* [YOUR TASKS]:
1. In the pull request thread, on what processor were the results gathered?
2. Revise the pull request thread starting with "DO NOT MERGE" and going on through "in the profile?", using "Java array" wherever "heap array" appears.
3. Write what comes next in the pull request thread, after its last sentence.

* [READING TEXT]:

===

Skip to content

Conversation

@mccullocht
Copy link
Contributor

@mccullocht mccullocht commented Sep 29, 2025

Partial implementation of #15155

So far this is not any faster than the alternative. On an AMD RYZEN AI MAX+ 395

baseline: Results: recall latency(ms) netCPU avgCpuCount nDoc topK fanout maxConn beamWidth quantized visited index(s) index_docs/s force_merge(s) num_segments index_size(MB) vec_disk(MB) vec_RAM(MB) indexType 0.913 1.635 1.630 0.997 1000000 100 100 32 250 8 bits 6824 0.00 Infinity 0.04 1 3759.67 3677.368 747.681 HNSW candidate: Results: recall latency(ms) netCPU avgCpuCount nDoc topK fanout maxConn beamWidth quantized visited index(s) index_docs/s force_merge(s) num_segments index_size(MB) vec_disk(MB) vec_RAM(MB) indexType 0.913 1.671 1.661 0.994 1000000 100 100 32 250 8 bits 6824 0.00 Infinity 0.04 1 3759.67 3677.368 747.681 HNSW 

DO NOT MERGE
Performance observations: on an avx512 host the profiles are quite different. the original path spends a most time in dotProductBody512 followed by Int512Vector.reduceLanes(). the new path spends much more time in reduceLanes() but also spends more time loading from a memory segment for the input vectors -- a 128 bit load from a memory segment instead of a heap array. this could be memory latency but in that case why doesn't the load into the heap array show up in the profile?

===

* [RECORDED INFORMATION]:
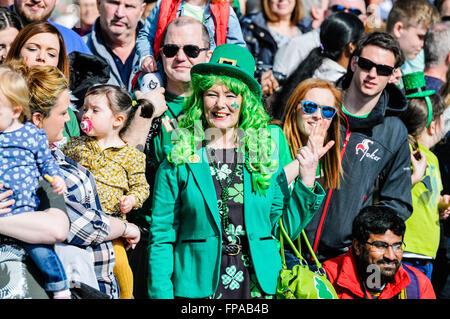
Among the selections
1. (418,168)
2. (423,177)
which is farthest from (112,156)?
(423,177)

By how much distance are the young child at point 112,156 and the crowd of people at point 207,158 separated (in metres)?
0.01

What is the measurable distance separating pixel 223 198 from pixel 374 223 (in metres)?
1.59

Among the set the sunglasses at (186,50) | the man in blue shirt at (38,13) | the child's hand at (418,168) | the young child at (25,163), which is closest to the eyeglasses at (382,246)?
the child's hand at (418,168)

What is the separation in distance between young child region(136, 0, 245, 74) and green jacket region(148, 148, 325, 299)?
1.87m

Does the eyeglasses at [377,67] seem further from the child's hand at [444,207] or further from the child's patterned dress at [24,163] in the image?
the child's patterned dress at [24,163]

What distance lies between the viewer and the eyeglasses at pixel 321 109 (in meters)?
5.61

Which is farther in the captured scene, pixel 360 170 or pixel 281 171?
pixel 360 170

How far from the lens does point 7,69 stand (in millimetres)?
4117

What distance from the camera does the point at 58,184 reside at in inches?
157

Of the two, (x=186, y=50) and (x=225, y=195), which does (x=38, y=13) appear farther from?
(x=225, y=195)

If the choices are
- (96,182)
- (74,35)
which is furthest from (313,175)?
(74,35)

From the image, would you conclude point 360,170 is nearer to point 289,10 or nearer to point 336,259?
point 336,259

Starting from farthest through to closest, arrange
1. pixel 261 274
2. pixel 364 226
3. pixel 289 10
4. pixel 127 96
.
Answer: pixel 289 10
pixel 364 226
pixel 127 96
pixel 261 274
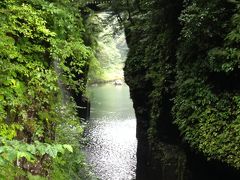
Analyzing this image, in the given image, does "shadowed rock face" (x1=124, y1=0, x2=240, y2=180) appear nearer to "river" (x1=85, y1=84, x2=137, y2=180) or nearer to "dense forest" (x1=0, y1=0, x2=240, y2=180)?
"dense forest" (x1=0, y1=0, x2=240, y2=180)

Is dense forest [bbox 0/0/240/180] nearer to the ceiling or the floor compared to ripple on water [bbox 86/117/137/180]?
nearer to the ceiling

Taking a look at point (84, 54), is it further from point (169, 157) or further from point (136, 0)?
point (136, 0)

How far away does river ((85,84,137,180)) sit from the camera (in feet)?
53.5

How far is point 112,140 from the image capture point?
71.4ft

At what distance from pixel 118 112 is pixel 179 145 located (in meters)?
19.8

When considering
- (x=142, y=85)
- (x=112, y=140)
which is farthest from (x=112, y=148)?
(x=142, y=85)

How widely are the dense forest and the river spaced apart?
1.54 meters

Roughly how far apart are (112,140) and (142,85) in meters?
7.94

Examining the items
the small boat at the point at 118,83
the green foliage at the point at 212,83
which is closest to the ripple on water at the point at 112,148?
the green foliage at the point at 212,83

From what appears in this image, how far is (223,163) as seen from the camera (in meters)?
7.83

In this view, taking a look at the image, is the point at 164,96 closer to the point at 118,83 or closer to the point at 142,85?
the point at 142,85

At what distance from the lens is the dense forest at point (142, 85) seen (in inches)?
182

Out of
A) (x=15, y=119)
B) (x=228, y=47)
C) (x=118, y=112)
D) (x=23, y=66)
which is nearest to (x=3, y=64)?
(x=23, y=66)

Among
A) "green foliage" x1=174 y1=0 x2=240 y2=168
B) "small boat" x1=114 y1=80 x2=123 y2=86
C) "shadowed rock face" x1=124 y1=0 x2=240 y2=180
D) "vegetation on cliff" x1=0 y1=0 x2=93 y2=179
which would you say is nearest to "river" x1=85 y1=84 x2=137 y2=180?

===

* [ANSWERS PROVIDED]:
1. An AMD RYZEN AI MAX+ 395.

2.
DO NOT MERGE
Performance observations: on an avx512 host the profiles are quite different. the original path spends a most time in dotProductBody512 followed by Int512Vector.reduceLanes(). the new path spends much more time in reduceLanes() but also spends more time loading from a memory segment for the input vectors -- a 128 bit load from a memory segment instead of a Java array. this could be memory latency but in that case why doesn't the load into the Java array show up in the profile?

3.
@benwtrent
Copy link
Member

@mccullocht maybe we only do the byte part of the comparisons off-heap? Then apply the corrections all on heap. I would assume applying corrections is pretty cheap, but even then if we did it in bulk, maybe on-heap bulk correction application is pretty fast?

@mccullocht
Copy link
Contributor Author

I did move just the vector dot product off-heap and I'm not planning to do anything clever with the corrections. I'm not sure that would pay off anyway -- you'd have to transpose from row view to column view to parallelize that work, and it would be 128-bit on x86 which may not go well.

I was assuming that accessing the corrective terms was messing with performance but larger jfr stacks point at a more mysterious culprit. This PR spends more time in lane reduction (???) and 128-bit loads of data from the memory segment (probably memory latency). For the latter case its weird that I don't see anything on the baseline when I know that copying to the heap should be inducing a similar hit.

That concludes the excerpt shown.